By the rotation of, the paper carried out from the paper feeding cassette 11 is sent to the standby roller pair 12, and further, is sent on the conveyor belt 13 at the timing corresponding to the toner image, and reaches each transfer device 10d. Then, the toner image is transferred in each of the transfer devices 10 d, and the sheet on which the toner image is transferred moves on the conveyor belt 13 in the direction of the arrow in accordance with the movement of the conveyor belt 13, and is subjected to heat fixing processing in the fixing unit 15. .

Further, not only the yellow (Y) toner image but also the magenta (M) and cyan (C) toner images are transferred onto the upper surface of the paper, and printing of colors according to the subtractive color mixture described above is performed. Is done. The above-mentioned paper includes not only the paper carried out from the paper feed cassette 11 but also the paper supplied from the MPF tray 16. In this case,
The paper is carried in by the paper feed roller 16a, and the printing process is performed through the above-mentioned path.

The fixing unit 15 includes a heating roll 15a (hereinafter referred to as a fixing roll) and a press roll 1.
5b and the oil coating roll 15c, the sheet is sandwiched and conveyed between the fixing roll 15a and the press roll 15b, and the toner images of, for example, a plurality of colors transferred to the sheet are melted and thermally fixed on the sheet. . The oil applying roll 15c has a function of applying a releasing oil to the peripheral surface of the fixing roll 15a and removing the toner remaining on the fixing roll 15a. The sheet on which the toner image is fixed by the fixing unit 15 is moved upward through the switching flap 17.
Alternatively, the sheet is conveyed leftward on the paper surface. Then, the paper is guided to the paper discharge unit 21 via the paper discharge roll pair 20.

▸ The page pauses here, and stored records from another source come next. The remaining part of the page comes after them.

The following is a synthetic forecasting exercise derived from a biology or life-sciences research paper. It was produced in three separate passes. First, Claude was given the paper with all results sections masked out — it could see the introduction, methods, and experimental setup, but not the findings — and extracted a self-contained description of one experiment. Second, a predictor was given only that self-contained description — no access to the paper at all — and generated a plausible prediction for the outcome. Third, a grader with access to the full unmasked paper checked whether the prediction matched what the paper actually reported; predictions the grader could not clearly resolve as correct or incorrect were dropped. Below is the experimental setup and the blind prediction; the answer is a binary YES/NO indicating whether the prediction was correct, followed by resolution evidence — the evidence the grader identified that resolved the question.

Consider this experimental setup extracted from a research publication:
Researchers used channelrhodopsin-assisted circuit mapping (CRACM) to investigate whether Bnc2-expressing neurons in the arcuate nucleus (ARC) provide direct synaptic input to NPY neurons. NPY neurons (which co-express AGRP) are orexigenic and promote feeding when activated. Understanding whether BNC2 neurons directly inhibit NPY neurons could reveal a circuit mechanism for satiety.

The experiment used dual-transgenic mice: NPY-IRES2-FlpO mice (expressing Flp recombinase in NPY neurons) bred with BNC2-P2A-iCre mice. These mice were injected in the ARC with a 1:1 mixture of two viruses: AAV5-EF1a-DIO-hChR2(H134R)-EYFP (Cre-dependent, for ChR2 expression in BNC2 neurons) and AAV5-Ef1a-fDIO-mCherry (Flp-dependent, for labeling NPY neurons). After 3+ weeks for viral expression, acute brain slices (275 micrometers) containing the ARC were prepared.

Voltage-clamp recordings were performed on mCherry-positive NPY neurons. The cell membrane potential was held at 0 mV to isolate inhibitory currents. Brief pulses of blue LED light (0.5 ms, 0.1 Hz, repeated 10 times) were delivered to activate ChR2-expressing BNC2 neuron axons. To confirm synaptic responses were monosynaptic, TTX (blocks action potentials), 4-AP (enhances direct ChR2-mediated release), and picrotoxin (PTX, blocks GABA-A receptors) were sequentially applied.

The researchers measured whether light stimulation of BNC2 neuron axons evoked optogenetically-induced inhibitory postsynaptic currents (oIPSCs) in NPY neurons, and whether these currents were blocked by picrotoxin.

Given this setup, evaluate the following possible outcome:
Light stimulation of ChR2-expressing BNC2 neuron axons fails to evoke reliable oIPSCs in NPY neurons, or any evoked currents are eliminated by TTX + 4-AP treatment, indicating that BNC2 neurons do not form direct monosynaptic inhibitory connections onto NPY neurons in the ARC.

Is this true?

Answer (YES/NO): NO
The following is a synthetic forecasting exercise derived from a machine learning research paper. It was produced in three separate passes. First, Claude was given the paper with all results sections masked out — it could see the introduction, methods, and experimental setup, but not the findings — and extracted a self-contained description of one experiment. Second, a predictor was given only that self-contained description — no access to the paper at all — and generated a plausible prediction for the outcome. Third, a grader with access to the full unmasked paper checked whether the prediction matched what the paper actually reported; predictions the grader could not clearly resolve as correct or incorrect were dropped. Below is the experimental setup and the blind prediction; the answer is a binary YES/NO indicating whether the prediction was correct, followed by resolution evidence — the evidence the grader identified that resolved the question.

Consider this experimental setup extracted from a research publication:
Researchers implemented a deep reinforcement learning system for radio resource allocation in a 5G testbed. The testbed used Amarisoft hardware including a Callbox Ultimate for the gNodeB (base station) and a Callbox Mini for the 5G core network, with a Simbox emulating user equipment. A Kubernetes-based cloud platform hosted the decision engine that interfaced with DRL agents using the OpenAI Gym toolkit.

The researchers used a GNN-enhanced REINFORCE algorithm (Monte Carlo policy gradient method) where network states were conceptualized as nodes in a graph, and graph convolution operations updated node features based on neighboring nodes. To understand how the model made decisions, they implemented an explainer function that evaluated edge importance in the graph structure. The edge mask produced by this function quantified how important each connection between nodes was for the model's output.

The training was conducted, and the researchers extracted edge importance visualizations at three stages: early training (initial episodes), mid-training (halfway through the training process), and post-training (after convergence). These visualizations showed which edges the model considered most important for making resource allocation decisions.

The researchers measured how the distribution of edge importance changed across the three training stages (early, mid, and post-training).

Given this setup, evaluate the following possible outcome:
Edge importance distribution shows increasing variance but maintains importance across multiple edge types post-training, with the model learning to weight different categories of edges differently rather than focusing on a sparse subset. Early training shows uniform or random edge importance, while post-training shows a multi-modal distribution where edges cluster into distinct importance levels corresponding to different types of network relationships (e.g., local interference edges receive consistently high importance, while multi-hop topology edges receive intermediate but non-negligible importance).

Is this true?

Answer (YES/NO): NO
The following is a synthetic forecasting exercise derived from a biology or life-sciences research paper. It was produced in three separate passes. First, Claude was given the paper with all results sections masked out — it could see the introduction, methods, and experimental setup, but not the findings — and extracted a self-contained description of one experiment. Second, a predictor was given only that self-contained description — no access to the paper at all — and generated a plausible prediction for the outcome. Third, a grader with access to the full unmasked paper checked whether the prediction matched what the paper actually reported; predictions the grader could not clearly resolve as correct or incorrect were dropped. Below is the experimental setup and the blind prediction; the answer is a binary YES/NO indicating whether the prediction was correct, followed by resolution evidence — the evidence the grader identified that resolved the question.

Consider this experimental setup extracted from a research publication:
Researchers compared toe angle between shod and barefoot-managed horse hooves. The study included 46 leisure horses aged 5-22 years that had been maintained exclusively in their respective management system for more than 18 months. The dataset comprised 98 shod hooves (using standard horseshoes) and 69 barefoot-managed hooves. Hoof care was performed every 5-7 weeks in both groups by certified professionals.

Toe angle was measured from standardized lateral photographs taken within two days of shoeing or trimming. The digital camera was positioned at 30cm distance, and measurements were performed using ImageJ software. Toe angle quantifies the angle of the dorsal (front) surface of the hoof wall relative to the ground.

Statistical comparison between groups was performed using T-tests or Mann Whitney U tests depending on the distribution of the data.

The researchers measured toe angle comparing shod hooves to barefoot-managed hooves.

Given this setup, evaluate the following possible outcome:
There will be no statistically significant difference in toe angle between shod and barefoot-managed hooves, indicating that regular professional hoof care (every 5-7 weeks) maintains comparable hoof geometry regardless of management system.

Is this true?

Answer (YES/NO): YES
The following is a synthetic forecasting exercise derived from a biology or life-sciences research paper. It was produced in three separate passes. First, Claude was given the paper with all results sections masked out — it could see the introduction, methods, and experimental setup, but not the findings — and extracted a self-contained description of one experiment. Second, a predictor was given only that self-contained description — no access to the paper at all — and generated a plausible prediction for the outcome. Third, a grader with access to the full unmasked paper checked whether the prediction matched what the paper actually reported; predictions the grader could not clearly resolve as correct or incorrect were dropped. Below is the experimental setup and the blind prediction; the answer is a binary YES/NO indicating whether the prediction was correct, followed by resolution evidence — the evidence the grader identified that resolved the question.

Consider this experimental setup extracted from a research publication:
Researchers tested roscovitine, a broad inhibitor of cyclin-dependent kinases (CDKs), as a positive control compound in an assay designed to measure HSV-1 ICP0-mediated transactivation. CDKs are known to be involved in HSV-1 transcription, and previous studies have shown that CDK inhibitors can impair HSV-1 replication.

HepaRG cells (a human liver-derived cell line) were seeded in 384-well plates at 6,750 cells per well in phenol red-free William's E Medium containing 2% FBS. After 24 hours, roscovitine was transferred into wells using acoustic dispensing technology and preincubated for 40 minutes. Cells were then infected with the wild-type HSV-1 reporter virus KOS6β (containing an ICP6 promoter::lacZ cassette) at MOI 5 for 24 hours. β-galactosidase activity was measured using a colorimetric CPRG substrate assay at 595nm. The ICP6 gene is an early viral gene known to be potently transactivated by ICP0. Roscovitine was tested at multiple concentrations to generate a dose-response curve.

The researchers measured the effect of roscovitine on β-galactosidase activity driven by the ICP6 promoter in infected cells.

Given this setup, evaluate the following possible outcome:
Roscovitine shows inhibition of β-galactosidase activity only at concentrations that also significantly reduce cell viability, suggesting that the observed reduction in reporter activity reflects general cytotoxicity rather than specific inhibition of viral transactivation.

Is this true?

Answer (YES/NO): NO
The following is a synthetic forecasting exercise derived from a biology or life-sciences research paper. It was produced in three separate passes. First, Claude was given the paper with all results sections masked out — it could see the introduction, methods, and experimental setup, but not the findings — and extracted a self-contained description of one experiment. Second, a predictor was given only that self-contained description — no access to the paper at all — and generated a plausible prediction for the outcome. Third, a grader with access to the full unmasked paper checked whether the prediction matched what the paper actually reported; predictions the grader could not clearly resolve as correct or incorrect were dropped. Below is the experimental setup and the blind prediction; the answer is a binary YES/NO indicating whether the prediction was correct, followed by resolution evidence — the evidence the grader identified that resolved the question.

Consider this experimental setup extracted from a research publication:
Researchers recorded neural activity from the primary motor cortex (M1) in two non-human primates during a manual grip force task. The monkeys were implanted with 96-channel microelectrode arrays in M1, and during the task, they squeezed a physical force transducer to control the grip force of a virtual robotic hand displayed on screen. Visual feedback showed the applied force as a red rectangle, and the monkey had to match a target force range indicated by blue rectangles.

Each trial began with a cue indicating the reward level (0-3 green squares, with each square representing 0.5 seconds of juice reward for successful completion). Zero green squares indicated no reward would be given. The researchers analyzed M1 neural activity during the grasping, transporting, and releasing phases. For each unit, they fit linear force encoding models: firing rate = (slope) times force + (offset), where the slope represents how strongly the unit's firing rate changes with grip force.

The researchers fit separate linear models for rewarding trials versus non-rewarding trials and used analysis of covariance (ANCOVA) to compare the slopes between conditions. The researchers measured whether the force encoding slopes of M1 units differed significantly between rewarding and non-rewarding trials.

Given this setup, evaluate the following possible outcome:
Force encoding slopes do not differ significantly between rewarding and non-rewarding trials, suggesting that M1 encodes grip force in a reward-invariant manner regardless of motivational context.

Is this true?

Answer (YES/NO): NO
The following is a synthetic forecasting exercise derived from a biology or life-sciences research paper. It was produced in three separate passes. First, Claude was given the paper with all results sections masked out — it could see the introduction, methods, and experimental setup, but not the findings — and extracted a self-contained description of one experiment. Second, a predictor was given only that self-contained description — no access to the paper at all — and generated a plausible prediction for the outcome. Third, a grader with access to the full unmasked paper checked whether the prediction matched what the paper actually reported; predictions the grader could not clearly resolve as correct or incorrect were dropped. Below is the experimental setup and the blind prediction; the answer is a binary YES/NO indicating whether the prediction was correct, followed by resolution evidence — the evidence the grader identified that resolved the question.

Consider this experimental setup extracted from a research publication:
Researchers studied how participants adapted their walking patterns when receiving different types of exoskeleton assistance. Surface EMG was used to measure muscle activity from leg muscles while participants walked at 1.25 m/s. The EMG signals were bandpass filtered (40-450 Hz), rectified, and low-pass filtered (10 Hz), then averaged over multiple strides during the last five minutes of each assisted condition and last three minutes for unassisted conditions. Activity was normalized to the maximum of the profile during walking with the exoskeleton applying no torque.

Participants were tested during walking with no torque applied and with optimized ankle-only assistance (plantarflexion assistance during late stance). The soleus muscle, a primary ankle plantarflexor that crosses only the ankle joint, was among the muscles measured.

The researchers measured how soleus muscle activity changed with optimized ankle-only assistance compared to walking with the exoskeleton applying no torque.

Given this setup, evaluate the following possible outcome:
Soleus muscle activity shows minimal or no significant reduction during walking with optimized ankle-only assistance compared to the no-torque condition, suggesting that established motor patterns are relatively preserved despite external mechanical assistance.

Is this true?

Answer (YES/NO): NO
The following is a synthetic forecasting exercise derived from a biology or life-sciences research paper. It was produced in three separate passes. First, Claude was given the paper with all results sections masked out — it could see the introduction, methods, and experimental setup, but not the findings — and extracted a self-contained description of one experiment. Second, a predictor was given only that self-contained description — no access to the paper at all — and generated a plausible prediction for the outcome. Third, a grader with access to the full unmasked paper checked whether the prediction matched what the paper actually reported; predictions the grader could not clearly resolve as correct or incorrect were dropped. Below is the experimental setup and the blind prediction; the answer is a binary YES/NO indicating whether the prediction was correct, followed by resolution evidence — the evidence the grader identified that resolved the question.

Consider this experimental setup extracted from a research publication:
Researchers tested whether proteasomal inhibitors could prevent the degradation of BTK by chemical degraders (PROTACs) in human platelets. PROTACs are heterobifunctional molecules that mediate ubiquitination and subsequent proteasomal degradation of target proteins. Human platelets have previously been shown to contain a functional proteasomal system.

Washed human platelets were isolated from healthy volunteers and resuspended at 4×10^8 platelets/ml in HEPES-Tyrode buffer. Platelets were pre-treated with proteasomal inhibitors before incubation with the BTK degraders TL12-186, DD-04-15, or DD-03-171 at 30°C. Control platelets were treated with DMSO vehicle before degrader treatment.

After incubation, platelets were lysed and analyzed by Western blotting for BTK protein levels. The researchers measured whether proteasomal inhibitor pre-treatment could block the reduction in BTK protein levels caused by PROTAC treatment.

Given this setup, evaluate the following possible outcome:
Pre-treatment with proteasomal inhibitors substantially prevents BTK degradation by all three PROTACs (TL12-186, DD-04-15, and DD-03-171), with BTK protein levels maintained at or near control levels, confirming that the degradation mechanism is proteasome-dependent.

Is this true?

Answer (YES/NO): NO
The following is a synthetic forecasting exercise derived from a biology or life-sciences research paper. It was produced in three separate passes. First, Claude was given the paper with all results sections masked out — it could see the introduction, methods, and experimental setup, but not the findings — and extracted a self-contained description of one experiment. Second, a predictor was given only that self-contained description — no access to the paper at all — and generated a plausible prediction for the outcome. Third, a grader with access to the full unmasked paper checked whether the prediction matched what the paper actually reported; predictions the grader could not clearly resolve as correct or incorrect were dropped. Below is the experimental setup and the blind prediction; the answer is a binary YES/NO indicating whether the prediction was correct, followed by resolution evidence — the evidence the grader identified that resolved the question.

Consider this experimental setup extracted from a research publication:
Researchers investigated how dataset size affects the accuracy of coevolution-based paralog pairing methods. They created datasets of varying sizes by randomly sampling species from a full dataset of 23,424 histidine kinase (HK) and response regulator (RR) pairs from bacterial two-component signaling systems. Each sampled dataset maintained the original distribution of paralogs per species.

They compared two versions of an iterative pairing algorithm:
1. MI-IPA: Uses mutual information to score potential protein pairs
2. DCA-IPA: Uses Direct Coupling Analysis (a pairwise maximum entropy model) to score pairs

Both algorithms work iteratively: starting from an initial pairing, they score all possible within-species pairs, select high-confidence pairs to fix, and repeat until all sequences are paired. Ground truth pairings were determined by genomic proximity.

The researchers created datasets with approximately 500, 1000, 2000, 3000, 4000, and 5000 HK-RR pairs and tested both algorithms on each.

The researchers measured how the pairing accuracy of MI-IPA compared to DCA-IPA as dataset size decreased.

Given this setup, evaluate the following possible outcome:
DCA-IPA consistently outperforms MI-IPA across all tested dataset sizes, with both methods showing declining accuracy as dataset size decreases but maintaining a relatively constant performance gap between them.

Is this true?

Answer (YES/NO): NO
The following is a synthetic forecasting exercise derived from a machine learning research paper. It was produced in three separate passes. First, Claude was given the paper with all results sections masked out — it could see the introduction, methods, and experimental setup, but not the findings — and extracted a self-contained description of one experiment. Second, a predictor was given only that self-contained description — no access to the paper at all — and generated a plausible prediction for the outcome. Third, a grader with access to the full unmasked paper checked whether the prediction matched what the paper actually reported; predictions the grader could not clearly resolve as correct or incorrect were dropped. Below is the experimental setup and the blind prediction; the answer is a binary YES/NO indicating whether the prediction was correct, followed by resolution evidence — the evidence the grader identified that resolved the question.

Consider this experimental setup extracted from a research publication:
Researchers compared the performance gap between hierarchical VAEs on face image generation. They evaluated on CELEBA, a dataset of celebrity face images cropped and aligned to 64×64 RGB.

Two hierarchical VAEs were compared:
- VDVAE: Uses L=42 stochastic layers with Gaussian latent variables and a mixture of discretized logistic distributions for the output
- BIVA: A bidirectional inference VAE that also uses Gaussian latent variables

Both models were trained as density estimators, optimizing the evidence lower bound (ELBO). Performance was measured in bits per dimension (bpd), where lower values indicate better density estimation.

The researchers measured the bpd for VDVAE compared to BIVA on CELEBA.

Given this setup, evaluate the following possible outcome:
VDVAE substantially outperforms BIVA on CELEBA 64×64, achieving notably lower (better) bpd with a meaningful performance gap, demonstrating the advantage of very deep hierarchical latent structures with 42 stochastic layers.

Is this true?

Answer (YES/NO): YES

On the other hand, the double-sided printing transport unit 3 is detachably attached to the apparatus main body and is a unit to be mounted when double-sided printing is performed by the printer apparatus 1 of the present embodiment. Pairs 18a to 18e are provided. For double-sided printing, the switching flap 1
7, the sheet is once fed upward, and when, for example, the trailing edge of the sheet reaches the conveyance roll 19, the conveyance of the sheet is stopped,
Further, the paper is conveyed in the reverse direction. By this control, the paper is carried into the paper carrying path of the double-sided printing carrying unit 3 set at the position indicated by the dotted line, and the reverse carrying roller pair 18a to 18a.
The paper is fed in the reverse direction by 18e, and the standby roller pair 1
2, and as described above, the toner image is sent to the transfer portion at the same timing, and the toner image is transferred to the back surface of the paper.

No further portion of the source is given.